Somewhat New to MFP and need advice

cbrister07
cbrister07 Posts: 34 Member
edited October 1 in Health and Weight Loss
First off, I have been on MFP a few months but this is my first post. I have lost 20 pounds so far using this great program. I used the program and put in my weight loss goals and things like that. It shows me having an 860 calorie deficit when eating 1200 calories per day. I try to keep within that range, but every now and then i slip and my intake is around 1300. I walk on my treadmill approximately 4 times a week usually for an hour. My big question is, if I earn say 350 calories from exercise and I eat 1200 calories that day do I need to eat some of those burned calories back? I've read posts on here and some say to eat them back and some not. Any suggestions for me?

Replies

  • If you are hungry...eat them, if not...don't.

    You need to a 3500 deficit to lose a pound, so as long as you are eating 1200 cal each day any you have from exercise could go ontop of the extra 500 you already have in the bank.

    500 x 7 = 1lb loss
    Plus your exercise at whatever rate you do.

    But never go hungry, if you do you will see more of a diet as opposed to a lifestyle change.
  • kacarter1017
    kacarter1017 Posts: 651 Member
    Well, this can be one big can of worms...

    I think the general feeling is that you should eat at least some, if not all, of them back. If you find that your weight loss stalls and there are no other issues with your eating plan, then try stopping the extra calories for a bit and see if it makes a difference.

    Every body is different and requires different calorie intake for the day. Most of us require a NET of at least 1200 calories to keep our bodies happy. That net caloric intake means intake after subtracting for exercise. In other words, eating the calories back. However, there are people out there who have very successful and safe weight loss journeys eating fewer calories than that.

    I would certainly start out making certain your net caloric intake is greater than 1200 and then go from there.
  • Xaspar
    Xaspar Posts: 726 Member
    Everyone has a slightly different formula of what works for them. I have often heard though that you shouldn't CONTINUOUSLY have a deficit of over 1000 calories per day. A once in a while thing, your body can manage and take in stride. Apparently, it takes about 3 days for your body to recognize the pattern (this may be why zig-zagging has proven effective for some people) and respond to it. Personally, I eat more daily but don't count my exercise calories unless it puts me over a 1000 deficit (rare).

    I set my calories at 1400 because that is less than the maintenance calories for the weight I want to be (1590). I figure if I don't go over for the weight I want to be (and eat a little under) I will get there eventually without much hassle (maybe a little slower) but any exercise calories are bennie as far as I am concerned.

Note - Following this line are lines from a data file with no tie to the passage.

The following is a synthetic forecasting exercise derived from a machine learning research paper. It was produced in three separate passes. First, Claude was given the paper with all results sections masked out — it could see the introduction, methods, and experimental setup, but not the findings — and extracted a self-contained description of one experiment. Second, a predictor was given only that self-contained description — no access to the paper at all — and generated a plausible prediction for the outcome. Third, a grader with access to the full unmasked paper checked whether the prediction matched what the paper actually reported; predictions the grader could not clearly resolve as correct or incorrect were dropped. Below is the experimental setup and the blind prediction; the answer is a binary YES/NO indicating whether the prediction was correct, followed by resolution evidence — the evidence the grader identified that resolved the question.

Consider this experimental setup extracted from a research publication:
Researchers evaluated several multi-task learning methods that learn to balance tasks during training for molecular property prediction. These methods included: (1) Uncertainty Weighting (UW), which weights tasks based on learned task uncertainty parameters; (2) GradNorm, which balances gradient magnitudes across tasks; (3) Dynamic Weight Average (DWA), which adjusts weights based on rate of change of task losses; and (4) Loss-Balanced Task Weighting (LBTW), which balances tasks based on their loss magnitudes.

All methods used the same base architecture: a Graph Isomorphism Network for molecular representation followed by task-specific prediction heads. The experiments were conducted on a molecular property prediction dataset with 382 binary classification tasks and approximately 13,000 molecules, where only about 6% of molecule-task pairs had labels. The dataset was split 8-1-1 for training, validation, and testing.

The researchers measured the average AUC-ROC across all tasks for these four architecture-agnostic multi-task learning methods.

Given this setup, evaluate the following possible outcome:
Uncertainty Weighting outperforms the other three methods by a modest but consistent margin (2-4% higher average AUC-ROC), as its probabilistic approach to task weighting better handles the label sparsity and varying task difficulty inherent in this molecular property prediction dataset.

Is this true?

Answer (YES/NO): NO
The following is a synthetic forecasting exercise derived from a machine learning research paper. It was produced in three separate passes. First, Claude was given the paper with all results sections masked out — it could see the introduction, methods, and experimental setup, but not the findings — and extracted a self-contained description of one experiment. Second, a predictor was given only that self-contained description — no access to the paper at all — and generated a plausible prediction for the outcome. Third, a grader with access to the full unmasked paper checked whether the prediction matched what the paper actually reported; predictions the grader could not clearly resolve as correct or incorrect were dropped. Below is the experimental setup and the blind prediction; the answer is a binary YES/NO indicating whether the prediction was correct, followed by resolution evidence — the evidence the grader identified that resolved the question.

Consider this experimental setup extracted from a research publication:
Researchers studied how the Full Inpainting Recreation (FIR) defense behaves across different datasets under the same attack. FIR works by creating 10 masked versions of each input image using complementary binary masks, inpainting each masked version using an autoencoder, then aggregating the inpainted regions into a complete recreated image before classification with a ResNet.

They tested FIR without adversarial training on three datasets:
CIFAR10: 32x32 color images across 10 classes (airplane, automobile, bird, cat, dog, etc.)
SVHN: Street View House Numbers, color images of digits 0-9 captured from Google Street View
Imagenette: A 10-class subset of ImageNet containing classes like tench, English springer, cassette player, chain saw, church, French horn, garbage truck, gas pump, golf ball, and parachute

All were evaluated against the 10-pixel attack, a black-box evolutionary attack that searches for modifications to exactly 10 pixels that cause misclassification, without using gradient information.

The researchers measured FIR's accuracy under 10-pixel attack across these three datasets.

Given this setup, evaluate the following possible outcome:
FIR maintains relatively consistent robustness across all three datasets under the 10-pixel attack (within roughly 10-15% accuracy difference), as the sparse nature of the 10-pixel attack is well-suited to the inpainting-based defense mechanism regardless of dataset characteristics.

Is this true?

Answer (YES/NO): NO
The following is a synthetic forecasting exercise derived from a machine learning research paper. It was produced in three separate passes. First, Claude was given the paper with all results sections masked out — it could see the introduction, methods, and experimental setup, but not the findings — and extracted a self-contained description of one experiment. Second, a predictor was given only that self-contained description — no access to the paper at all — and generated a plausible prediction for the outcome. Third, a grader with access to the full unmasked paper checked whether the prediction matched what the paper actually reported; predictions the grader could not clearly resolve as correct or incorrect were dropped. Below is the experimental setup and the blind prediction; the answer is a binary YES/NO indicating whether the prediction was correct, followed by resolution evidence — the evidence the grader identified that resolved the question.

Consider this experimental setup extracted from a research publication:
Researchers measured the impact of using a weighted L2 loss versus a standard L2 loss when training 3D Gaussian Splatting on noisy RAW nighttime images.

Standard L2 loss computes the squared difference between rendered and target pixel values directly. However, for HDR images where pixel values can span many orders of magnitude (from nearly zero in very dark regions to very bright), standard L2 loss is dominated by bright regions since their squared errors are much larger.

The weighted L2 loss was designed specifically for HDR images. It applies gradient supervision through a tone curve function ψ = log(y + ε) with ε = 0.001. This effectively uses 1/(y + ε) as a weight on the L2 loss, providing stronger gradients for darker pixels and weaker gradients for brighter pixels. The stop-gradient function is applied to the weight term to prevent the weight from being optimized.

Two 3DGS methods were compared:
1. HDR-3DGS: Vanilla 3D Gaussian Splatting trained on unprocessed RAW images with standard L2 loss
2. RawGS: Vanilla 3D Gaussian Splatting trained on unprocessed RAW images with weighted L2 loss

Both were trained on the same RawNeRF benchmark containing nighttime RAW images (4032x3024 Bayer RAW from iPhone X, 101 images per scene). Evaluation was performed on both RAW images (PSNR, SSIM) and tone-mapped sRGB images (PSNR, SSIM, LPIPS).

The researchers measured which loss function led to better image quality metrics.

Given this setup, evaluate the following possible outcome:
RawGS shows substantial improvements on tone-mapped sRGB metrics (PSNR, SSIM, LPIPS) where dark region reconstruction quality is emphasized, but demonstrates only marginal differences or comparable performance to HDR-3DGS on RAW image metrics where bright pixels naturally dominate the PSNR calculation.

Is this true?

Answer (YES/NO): NO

    BUT, like I said, everyone is a little different. You may have to experiment a little to see what works for you. Some people swear that WHEN they eat their calories makes a big difference in how they burn calories also. DOesn't seem to make much difference to my system, so I do what is comfortable to me.
  • ebkins7
    ebkins7 Posts: 427 Member
    You should always TYR to NET 1200 calories... So if you eat 1200 calories but burn 300 for exercise you're body is really only getting 900 - Making your deficit greater like this can (not will) cause your body to enter "starvation mode" by eating back those calories your are helping keep balance in your body.

    I don't always eat back ALL of my exercise calories either but I do try to NET 1200... Hope this helps.
  • cbrister07
    cbrister07 Posts: 34 Member
    I do not want to put my body into starvation mode but if I eat back the calories that I burned from exercise it just seems like I'm exercising for nothing. This seems to be one of the things about exercising that is the most confusing.